[Spatial data with pictures]

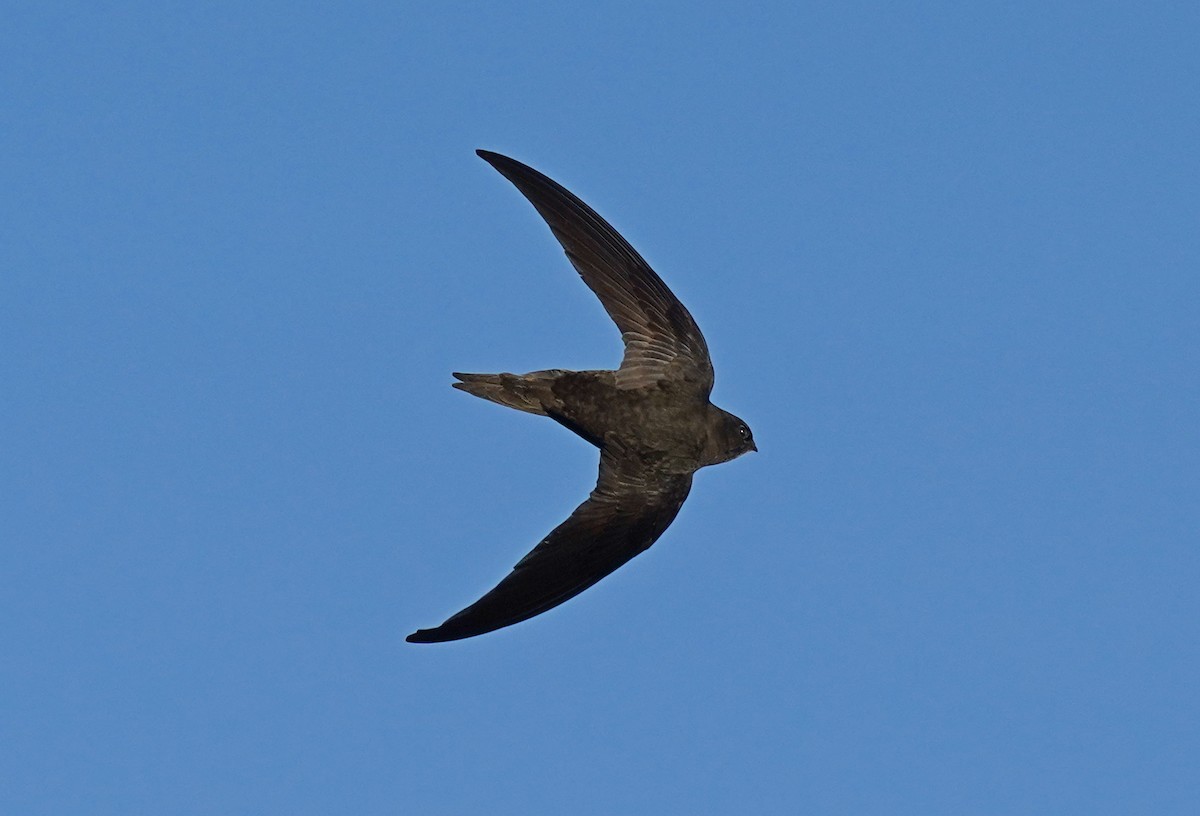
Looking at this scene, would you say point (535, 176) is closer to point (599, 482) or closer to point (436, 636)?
point (599, 482)

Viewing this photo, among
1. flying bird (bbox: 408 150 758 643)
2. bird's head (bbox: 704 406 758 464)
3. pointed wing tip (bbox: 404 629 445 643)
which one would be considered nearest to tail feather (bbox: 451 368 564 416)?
flying bird (bbox: 408 150 758 643)

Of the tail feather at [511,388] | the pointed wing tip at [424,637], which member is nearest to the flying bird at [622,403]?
the tail feather at [511,388]

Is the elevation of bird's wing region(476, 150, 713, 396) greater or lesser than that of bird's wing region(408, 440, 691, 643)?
greater

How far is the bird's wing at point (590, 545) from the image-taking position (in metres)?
12.8

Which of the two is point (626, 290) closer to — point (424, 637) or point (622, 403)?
point (622, 403)

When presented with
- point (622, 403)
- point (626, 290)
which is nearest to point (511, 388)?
point (622, 403)

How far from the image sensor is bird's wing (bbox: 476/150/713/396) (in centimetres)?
1420

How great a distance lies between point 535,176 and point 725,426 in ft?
9.22

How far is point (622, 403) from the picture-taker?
46.1 ft

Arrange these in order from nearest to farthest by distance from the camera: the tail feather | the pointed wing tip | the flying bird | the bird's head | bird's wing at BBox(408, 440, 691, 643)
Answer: the pointed wing tip → bird's wing at BBox(408, 440, 691, 643) → the flying bird → the tail feather → the bird's head

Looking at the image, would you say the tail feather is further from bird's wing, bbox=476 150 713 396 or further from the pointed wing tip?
the pointed wing tip

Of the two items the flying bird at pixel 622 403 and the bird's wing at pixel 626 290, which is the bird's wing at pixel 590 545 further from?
the bird's wing at pixel 626 290

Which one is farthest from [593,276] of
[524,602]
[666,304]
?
[524,602]

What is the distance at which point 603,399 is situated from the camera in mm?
14008
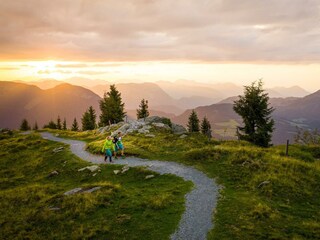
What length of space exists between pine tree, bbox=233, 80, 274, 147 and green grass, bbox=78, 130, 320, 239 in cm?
1338

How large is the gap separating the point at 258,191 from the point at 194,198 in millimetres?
5149

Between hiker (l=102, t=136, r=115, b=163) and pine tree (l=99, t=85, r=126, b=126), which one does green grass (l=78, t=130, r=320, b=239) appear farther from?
pine tree (l=99, t=85, r=126, b=126)

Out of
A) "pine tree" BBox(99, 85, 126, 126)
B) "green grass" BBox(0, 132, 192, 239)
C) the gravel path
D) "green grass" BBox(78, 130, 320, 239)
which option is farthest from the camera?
"pine tree" BBox(99, 85, 126, 126)

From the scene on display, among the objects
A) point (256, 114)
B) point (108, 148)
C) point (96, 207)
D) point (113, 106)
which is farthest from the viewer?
point (113, 106)

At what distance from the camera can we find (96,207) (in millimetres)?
18953

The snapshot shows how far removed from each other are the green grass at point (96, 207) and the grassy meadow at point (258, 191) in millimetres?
3390

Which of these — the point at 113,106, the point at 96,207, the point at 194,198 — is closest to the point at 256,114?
the point at 194,198

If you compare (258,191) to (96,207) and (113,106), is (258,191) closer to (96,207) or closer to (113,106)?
(96,207)

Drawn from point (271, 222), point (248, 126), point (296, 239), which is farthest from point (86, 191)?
point (248, 126)

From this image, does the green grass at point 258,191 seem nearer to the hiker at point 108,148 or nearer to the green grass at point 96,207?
the green grass at point 96,207

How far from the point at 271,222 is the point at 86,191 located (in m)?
14.0

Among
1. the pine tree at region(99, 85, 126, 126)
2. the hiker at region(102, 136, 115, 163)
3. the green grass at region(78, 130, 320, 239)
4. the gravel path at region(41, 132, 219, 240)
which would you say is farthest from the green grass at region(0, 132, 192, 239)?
the pine tree at region(99, 85, 126, 126)

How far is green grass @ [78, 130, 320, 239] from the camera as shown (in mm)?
14891

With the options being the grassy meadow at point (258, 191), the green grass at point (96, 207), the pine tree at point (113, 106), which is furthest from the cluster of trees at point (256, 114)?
the pine tree at point (113, 106)
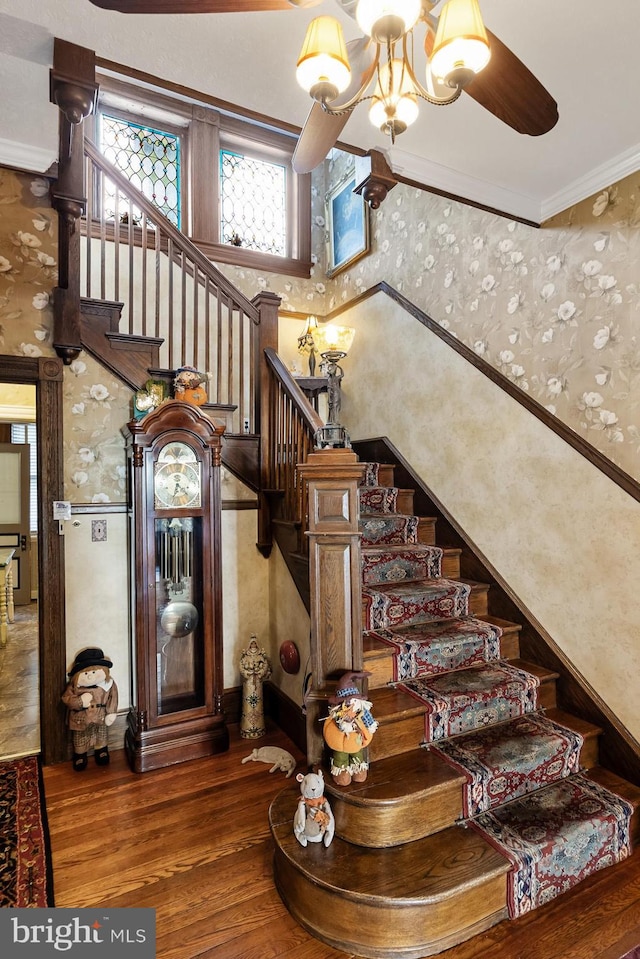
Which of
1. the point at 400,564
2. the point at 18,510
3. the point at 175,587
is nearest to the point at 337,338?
the point at 400,564

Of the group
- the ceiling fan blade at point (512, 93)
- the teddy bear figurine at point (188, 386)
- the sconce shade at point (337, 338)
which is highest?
the sconce shade at point (337, 338)

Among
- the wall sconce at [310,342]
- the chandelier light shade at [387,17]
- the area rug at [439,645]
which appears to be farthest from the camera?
the wall sconce at [310,342]

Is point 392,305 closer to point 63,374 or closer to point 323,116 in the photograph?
point 63,374

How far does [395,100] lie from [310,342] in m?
3.33

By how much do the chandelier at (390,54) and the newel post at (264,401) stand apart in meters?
2.14

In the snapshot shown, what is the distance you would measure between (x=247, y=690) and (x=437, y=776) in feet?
4.80

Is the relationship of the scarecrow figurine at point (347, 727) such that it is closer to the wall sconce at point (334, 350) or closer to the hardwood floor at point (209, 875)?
the hardwood floor at point (209, 875)

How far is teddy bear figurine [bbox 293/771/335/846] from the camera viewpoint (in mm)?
1882

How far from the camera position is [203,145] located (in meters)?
4.55

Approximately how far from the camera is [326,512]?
2127 millimetres

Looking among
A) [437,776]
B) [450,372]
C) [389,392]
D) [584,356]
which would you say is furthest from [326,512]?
[389,392]

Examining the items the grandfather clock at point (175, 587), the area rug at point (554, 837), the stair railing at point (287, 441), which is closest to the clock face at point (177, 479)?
the grandfather clock at point (175, 587)

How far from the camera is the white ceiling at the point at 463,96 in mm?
1455

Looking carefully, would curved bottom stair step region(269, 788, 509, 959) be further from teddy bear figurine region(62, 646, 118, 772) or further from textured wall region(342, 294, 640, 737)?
teddy bear figurine region(62, 646, 118, 772)
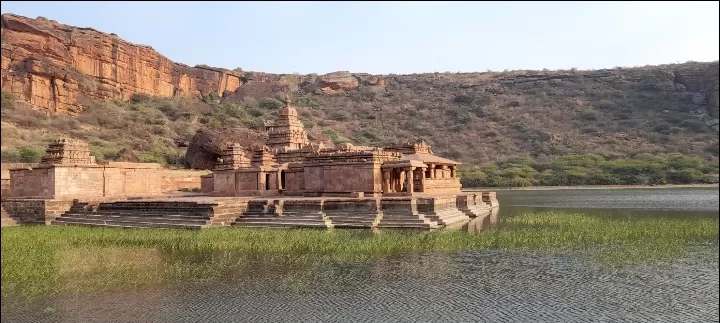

SHORT PROBLEM → How many lines of the items above contain the word "grandfather"? Reply with the number alone.

THE RESPONSE → 2